|
|
TMS320C8x Features
As the flagship in TI's industry-leading TMS320 DSP
family, the TMS320C8x generation is a true breakthrough in digital signal
processing that offers to change the way we process information. The 'C80,
the first member of the 'C8x generation, is the highest performance and
most highly integrated DSP ever produced by Texas Instruments. Four advanced
DSPs and a RISC master processor are integrated on a single chip to deliver
over two billion RISC-like operations per second (BOPS).
The latest addition to the 'C8x generation is the 'C82, a scaled down
version of the 'C80. The 'C82 provides two advanced DSPs coupled with a
RISC master processor for high-performance, cost-sensitive applications.
'C8x Key specifications ('C82 specifications shown in parentheses):
- 32-bit RISC master processor with IEEE-754 floating-point hardware
- Four 32-bit parallel, advanced DSPs (Two 32-bit parallel, advanced
DSPs)
- 50 Kbytes of on-chip SRAM (44 KBytes of on-chip SRAM)
- Video controller with dual frame timers (No video controller)
- Built-in internal emulation and boundary scan paths through an IEEE
1149.1 test access port
- Transfer controller for cache servicing and transferring data between
external memory and internal SRAM
- Each DSP uses a 32-bit local port and global access to on-chip SRAM
data
- Instruction ports consist of a 64-bit port for each DSP and a 32-bit
port for the master processor
- On-chip cache or data RAM is accessed via a 64-bit port
- On-chip processors use crossbar switching to access on-chip RAM
- Direct interface to DRAM, SDRAM, SRAM and VRAM
'C8x Key applications:
- Large-scale video conferencing ('C80)
- Desktop video conferencing ('C82)
- Video phones ('C82)
- Digital switching for cellular base stations ('C82)
- Image processing
- Video processing
- Multimedia workstations
- 2-D and 3-D graphics accelerators
- Virtual reality
- Real-time compression systems
- Security
- Radar/sonar systems
- Cable TV video compression
- Document imaging
Features By Device
TMS320C8x Master Processor (MP)
The master processor (MP) is a 32-bit RISC processor with an integral
IEEE-754 floating-point unit. As with other RISC processors, all
accesses to memory are performed with load and store instructions,
and most integer and logical operations are performed on registers
in a single cycle. The floating-point instructions are pipelined;
therefore, you can start a single-precision multiply or any floating-point
add instruction on each clock cycle. Moreover, the floating-point
unit approaches 100 MFLOPS in performance at 50-MHz internal clock
rate.
Floating-point operations use the same register file as the integer
and logic unit. A register scoreboard ensures that correct register-access
sequences are maintained.
The MP is structured for efficient execution of C code. For example,
the MP contains an R0 register, often called a zeroing register,
used by C. Also, the MP instruction set is tailored to contain
many of the C executables found in compiler technology.

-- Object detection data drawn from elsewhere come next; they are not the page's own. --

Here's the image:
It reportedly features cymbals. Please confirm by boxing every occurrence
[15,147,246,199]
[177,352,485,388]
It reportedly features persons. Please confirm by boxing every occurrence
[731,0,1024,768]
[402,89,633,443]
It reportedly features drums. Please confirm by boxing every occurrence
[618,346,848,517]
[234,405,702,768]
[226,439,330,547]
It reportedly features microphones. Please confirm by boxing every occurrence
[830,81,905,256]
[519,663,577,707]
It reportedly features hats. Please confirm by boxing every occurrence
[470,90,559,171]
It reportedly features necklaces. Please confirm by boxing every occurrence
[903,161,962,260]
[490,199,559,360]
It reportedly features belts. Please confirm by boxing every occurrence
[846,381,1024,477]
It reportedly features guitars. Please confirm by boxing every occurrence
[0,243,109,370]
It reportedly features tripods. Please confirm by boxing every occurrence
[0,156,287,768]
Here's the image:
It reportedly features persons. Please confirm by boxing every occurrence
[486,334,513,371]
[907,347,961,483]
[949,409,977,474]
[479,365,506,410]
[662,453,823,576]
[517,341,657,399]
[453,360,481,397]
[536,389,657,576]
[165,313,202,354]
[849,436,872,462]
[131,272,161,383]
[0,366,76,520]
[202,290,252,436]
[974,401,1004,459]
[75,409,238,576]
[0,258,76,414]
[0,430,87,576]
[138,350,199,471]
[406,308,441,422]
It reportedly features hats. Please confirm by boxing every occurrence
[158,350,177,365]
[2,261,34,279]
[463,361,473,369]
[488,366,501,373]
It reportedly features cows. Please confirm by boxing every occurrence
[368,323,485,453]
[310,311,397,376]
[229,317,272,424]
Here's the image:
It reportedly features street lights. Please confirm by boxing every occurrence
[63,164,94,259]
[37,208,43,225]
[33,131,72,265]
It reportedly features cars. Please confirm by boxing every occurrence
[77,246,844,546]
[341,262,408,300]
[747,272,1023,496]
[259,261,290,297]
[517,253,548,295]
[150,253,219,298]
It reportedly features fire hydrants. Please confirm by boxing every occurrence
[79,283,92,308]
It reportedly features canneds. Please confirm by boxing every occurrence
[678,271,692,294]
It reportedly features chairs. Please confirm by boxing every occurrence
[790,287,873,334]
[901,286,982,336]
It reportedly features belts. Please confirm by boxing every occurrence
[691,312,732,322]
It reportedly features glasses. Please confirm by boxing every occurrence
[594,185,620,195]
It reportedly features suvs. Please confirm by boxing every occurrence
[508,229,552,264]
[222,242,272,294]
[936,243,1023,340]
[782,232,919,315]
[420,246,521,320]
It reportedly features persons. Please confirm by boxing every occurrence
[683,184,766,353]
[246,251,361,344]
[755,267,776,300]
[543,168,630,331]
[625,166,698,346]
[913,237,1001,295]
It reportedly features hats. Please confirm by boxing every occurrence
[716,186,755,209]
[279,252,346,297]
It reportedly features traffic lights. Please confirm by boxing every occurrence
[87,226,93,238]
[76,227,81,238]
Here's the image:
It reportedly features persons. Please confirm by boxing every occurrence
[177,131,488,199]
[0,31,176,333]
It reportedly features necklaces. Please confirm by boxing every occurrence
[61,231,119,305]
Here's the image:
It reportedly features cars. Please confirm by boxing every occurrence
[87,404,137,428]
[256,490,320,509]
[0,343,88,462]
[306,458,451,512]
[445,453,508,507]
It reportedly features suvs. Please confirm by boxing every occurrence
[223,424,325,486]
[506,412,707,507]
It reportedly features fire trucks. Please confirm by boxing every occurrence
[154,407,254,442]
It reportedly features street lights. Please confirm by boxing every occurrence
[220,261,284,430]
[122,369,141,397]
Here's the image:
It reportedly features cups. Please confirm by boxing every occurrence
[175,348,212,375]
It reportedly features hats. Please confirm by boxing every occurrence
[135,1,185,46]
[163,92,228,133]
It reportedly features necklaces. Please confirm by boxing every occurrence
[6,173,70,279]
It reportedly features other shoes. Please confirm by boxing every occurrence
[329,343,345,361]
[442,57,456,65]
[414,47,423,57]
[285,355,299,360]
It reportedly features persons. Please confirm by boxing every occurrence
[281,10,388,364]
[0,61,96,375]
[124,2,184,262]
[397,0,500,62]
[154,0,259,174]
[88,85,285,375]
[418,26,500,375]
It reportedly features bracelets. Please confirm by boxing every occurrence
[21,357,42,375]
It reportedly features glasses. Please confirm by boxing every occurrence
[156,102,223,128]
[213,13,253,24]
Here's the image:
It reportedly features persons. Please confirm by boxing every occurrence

Features of the master processor include:
- 32-bit RISC CPU delivering 50 MIPS @ 50 MHz
- Targeted for high-level languages
- IEEE-754 100-MFLOP floating-point unit
- Parallel multiply, add, and load/store
- 31 32-bit registers
- Single file for integer and floating point
- Loads and FPU results are scoreboarded
- Instruction and data cache control
- 4K-byte instruction cache
- 4K-byte data cache
- 2K-byte parameter RAM ('C80), 4K-byte parameter RAM ('C82)
TMS320C8x MP Floating-Point Unit
The MP's floating-point unit is capable of performing IEEE-754
floating-point operations in 32-bit single-precision and 64-bit
double-precision floating point. Conversion between different
formats is also supported. In addition, the floating-point unit
provides vector floating-point operations with the option of performing
a parallel load or store to improve program efficiency.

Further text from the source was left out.